Task instructions: Exactly reproduce the lines beginning with the line that includes "Can you tell me" and ending with the last line of the data.

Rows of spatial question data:
—————

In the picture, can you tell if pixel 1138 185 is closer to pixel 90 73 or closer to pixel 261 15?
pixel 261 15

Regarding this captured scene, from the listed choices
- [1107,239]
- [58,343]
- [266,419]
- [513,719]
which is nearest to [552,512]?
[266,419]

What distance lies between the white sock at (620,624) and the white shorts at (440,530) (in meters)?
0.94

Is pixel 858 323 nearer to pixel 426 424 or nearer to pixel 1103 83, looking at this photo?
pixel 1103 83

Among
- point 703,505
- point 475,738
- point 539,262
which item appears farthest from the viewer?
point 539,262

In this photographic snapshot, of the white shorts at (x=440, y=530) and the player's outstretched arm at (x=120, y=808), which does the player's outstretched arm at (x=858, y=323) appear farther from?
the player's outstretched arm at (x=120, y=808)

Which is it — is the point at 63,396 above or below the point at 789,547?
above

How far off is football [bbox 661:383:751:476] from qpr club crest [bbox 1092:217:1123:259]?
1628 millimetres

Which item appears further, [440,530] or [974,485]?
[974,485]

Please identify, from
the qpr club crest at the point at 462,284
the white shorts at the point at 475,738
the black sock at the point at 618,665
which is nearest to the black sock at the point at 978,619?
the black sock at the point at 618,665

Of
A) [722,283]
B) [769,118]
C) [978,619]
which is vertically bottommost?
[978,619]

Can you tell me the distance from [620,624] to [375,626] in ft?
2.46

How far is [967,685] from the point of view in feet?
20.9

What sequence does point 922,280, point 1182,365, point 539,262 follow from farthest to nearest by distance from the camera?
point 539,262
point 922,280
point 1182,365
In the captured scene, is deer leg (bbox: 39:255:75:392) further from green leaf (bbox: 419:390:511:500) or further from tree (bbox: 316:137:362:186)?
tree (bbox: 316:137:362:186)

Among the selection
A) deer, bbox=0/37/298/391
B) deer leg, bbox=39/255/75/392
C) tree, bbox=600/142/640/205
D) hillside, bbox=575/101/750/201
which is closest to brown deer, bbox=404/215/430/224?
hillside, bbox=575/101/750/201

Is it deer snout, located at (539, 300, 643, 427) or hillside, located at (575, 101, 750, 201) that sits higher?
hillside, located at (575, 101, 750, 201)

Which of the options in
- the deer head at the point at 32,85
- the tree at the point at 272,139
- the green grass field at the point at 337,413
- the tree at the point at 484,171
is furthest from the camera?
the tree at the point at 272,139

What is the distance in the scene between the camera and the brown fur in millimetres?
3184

—————

Exercise answer:
Can you tell me the distance from [620,624] to [375,626] in ft?
2.46

How far is [967,685] from the point of view in feet?
20.9

What sequence does point 922,280, point 1182,365, point 539,262 follow from farthest to nearest by distance from the camera?
point 539,262
point 922,280
point 1182,365
In the captured scene, is deer leg (bbox: 39:255:75:392) further from green leaf (bbox: 419:390:511:500) or further from tree (bbox: 316:137:362:186)?
tree (bbox: 316:137:362:186)

Among the selection
A) deer, bbox=0/37/298/391
B) deer leg, bbox=39/255/75/392
C) tree, bbox=600/142/640/205
D) hillside, bbox=575/101/750/201
which is closest to brown deer, bbox=404/215/430/224?
hillside, bbox=575/101/750/201

Is it deer snout, located at (539, 300, 643, 427) or hillside, located at (575, 101, 750, 201) that sits higher?
hillside, located at (575, 101, 750, 201)

Which of the options in
- the deer head at the point at 32,85
- the tree at the point at 272,139
- the green grass field at the point at 337,413
- the tree at the point at 484,171
is furthest from the camera?
the tree at the point at 272,139

What is the distance in the scene between the camera and the brown fur in millimetres?
3184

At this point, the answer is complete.